McCain posits that the core of American foreign policy is that “universal human values exist and must be reflected in the way government and people relate to one another.” He went on to say that the first principle is to solidify relationships with countries and international institutions that embody our values, such as the United Nations, the Universal Declaration of Human Rights, the Marshal Plan and NATO. While acknowledging that Bosnia engaged our values but said that it promoted our national interests only to a limited degree. He criticized our intervention there as being open-ended. He criticized the Clinton administration for not having a clear strategy on Iraq.

He picked the Iraq theme up on a floor speech in 1998. There he said that Iraq’s violations of U.N. resolutions could not be tolerated. “The time to talk may be over.” This is a little bit odd as Israel has violated more resolution than Iraq. The U.N. resolution argument seems like a justification for whatever you want to do, as it turned out to be in Iraq. In this speech McCain said that the elimination of Saddam Hussein was all that was needed to establish long term stability in the country. (I have heard him say recently that he did not ever take this position, but there it is.)

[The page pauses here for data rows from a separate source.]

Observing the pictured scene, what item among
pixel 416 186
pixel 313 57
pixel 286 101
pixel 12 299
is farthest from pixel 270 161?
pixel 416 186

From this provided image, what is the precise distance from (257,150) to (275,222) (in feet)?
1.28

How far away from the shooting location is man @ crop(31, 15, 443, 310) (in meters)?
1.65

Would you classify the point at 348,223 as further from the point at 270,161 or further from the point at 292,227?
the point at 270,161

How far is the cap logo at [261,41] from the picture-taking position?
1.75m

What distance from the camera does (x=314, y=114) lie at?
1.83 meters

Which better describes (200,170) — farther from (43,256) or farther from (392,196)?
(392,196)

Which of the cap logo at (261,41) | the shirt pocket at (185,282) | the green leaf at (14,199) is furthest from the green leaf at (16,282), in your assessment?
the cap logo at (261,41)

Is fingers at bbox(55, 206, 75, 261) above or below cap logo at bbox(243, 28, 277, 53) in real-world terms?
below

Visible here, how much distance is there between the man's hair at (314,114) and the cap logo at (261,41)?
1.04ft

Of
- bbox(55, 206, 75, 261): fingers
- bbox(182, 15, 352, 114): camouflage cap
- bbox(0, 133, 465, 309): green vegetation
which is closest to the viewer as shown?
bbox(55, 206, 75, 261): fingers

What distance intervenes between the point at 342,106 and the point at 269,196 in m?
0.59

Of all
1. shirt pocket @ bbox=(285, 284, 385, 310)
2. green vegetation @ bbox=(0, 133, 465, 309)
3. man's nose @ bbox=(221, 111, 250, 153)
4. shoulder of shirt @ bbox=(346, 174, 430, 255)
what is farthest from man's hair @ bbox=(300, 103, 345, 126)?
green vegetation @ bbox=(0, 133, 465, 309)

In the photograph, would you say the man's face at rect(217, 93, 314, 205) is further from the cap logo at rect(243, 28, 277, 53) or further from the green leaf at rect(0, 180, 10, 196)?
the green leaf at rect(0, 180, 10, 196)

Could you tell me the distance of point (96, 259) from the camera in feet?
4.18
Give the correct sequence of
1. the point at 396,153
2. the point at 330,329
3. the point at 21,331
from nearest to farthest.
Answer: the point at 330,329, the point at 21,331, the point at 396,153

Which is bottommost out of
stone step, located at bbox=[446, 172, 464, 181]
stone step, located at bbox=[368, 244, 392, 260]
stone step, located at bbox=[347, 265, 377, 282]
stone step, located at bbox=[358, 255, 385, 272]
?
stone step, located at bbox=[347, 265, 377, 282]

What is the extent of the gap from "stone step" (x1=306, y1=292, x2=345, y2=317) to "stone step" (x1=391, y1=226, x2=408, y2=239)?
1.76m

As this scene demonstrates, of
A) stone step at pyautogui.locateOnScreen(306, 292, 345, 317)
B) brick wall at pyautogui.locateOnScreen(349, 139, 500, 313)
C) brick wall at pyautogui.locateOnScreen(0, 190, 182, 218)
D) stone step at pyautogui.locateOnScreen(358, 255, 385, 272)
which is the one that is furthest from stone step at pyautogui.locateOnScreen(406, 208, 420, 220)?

It seems to me that there has been a gap between what Senator McCain says and how he votes. (I by no means think that this is peculiar to him, but it is important to know how his voting record deviates from his talk and reputation.)

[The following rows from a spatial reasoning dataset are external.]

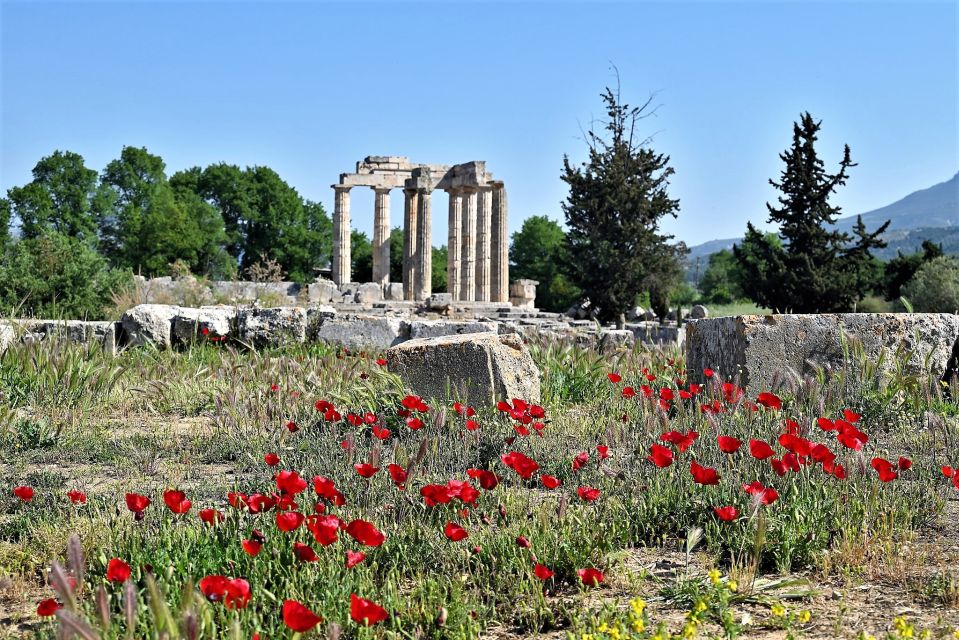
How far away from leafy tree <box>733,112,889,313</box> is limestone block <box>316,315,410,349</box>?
25635mm

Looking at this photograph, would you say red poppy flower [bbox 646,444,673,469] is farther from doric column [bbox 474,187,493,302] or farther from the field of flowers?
doric column [bbox 474,187,493,302]

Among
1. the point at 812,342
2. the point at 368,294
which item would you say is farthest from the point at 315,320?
the point at 368,294

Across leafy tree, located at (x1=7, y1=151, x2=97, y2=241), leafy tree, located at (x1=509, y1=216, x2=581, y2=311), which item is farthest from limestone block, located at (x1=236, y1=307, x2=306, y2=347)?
leafy tree, located at (x1=509, y1=216, x2=581, y2=311)

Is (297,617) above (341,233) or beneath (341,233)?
beneath

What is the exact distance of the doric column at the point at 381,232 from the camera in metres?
42.0

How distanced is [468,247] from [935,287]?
767 inches

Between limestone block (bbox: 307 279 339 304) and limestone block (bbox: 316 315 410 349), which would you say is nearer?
limestone block (bbox: 316 315 410 349)

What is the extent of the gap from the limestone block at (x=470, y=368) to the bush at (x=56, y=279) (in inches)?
416

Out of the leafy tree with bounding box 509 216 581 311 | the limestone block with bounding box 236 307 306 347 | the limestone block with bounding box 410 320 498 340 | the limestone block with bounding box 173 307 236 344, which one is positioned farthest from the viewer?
the leafy tree with bounding box 509 216 581 311

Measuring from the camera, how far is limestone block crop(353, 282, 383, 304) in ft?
117

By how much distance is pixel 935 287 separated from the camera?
119 ft

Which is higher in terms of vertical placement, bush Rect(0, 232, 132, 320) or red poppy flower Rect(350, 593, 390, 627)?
bush Rect(0, 232, 132, 320)

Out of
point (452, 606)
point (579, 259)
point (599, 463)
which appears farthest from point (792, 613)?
point (579, 259)

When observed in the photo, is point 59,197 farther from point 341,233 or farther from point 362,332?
point 362,332
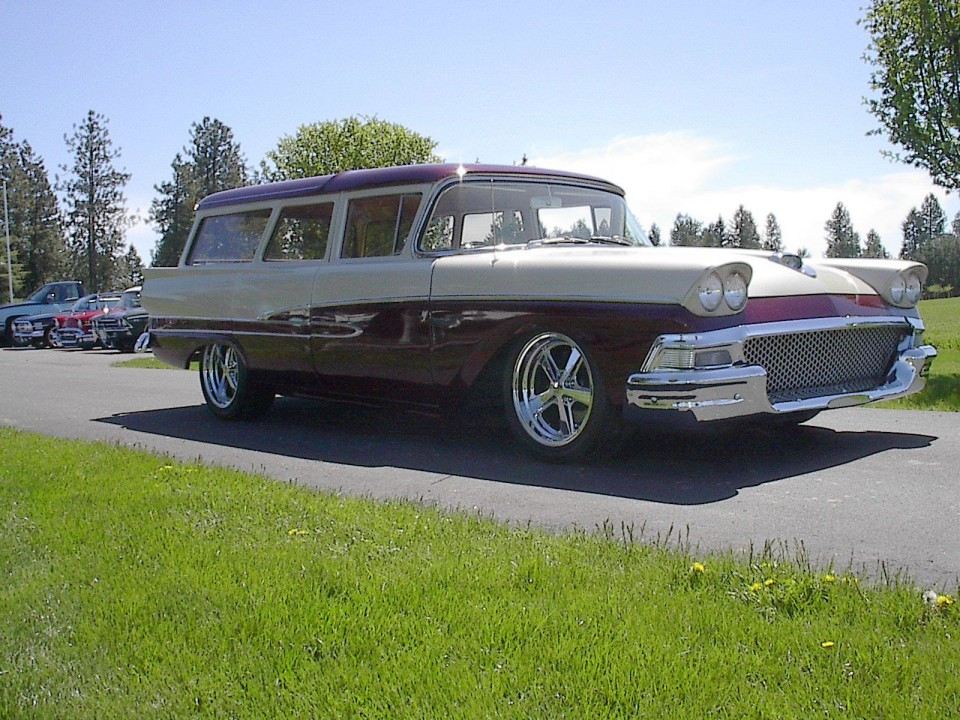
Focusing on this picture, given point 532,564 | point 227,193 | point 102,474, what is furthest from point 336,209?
point 532,564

McCain spoke out prominently against torture when the topic came up in Congress a couple of years ago. This of course related to the central tenet of his 1998 foreign policy speech. In 2006, he neglected to vote against a bill to stop funding to the U.N. Human Rights Council. That same year he declined to support legislation emphasizing the country’s commitment to the Geneva Conventions. This of course made his talks against torture seem hollow.

In 2001 and 2003 he opposed tax cuts saying that they were unwarranted with increases in spending, as he talked in the 2000 primaries. He famously said in 2003 that it was immoral to cut taxes while at war.  This voting followed his defeat by Bush in the 2000 primaries and is at least by many attributed to some hostility over the campaign tactics that he complained about during the debates, particularly South Carolina. It appears to me though to be consistent with what he was saying during the primaries. Since then if has been uniformly in favor of all tax cuts and claims that our increases in defense spending over the last eight years must be significantly increased next year and in years afterwards.

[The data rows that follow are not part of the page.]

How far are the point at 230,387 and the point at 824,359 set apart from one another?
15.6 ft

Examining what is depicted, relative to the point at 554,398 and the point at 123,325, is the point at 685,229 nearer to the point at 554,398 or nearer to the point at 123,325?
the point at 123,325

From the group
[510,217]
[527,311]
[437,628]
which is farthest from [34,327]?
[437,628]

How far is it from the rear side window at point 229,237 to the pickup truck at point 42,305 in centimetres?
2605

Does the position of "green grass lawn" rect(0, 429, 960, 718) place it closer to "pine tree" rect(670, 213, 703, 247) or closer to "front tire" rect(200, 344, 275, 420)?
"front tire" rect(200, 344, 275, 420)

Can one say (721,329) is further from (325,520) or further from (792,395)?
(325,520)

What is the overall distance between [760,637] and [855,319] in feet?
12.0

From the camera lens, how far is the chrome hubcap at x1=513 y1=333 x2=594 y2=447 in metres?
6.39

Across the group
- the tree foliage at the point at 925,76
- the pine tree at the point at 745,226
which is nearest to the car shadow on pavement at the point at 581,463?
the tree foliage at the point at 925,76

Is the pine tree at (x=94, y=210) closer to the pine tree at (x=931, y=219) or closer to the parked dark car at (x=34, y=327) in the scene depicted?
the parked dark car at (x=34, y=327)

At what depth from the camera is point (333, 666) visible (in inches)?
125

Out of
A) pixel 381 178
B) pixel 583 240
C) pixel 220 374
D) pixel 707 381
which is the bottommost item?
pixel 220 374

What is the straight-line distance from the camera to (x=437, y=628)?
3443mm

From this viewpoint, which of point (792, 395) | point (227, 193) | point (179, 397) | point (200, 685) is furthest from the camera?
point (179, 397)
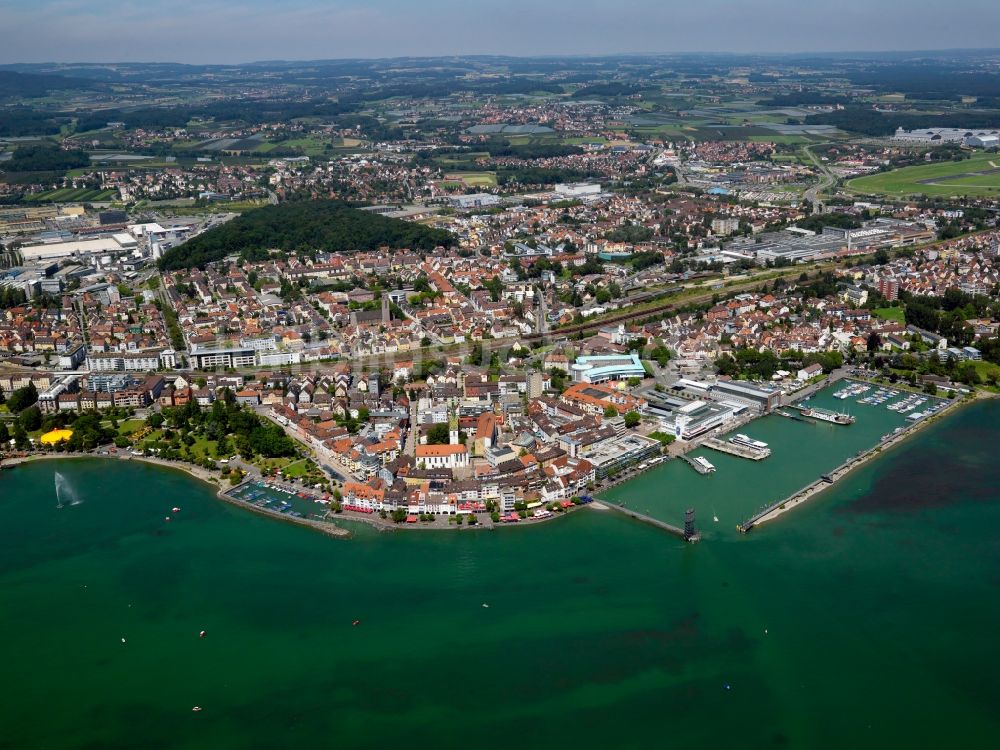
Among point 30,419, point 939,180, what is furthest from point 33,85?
point 30,419

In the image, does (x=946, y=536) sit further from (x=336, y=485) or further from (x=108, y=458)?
(x=108, y=458)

In recent years he has supported every Iraq-related legislation backed by the administration. I include in this category his consistent refusal over the years of this administration to support veterans: in 2001 he voted against increasing medical care, favored legislation in 2004 to increase the tax burden on veterans, 2006 saw him again opposing increased medical benefits and funding for Department of Veteran Affairs. With respect to the troops he has opposed funding for equipment for the National Guard in 2003, for safety equipment for Iraq and last year voted against legislation assuring rest time between deployments. He has voted against all legislation recommending reduction of forces.

I cannot explain all these different positions but it seems to me that they all have one thing in common, political expedience.